Y, primeramente, no implica alteración alguna del carácter esencial de la gracia
divina, sino un declive oculto de la salud, el vigor y el ejercicio de esa gracia en el alma.
Tal como sucede en el cuerpo animal, el corazón no se ve despojado en modo alguno de
su función natural cuando, por causa de la enfermedad, no emite más que unos débiles
latidos al organismo; igualmente, en la constitución espiritual del creyente, la gracia
divina puede estar enferma, débil e inoperante y, sin embargo, conservar su carácter y
sus propiedades. Quizá el pulso sea débil, pero sigue latiendo; puede que la semilla no
fructifique, pero «vive y permanece para siempre»; quizá la naturaleza divina
languidezca, pero jamás podrá entremezclarse o entrar en connivencia con ninguna
otra, y siempre mantendrá su divinidad pura e inalterada. Y, sin embargo, aun cuando
no experimente modificaciones en su naturaleza, la gracia divina puede debilitarse
hasta extremos alarmantes en su vigor y su ejercicio.
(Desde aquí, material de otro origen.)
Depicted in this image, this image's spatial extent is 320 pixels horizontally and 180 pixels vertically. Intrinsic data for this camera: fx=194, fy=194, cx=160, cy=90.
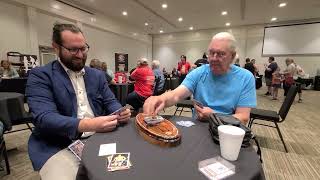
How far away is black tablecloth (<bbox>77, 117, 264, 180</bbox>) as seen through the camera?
67 centimetres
Puede enfermar, flaquear y estar al
borde de la muerte; puede quedar tan debilitada por su declive que sea incapaz de
ofrecer resistencia a los avances de una fuerte corrupción; tan inoperante y doblegada
que la pereza, la mundanalidad, el orgullo, la carnalidad, y sus vicios asociados,
obtengan una victoria fácil y cómoda sobre ella.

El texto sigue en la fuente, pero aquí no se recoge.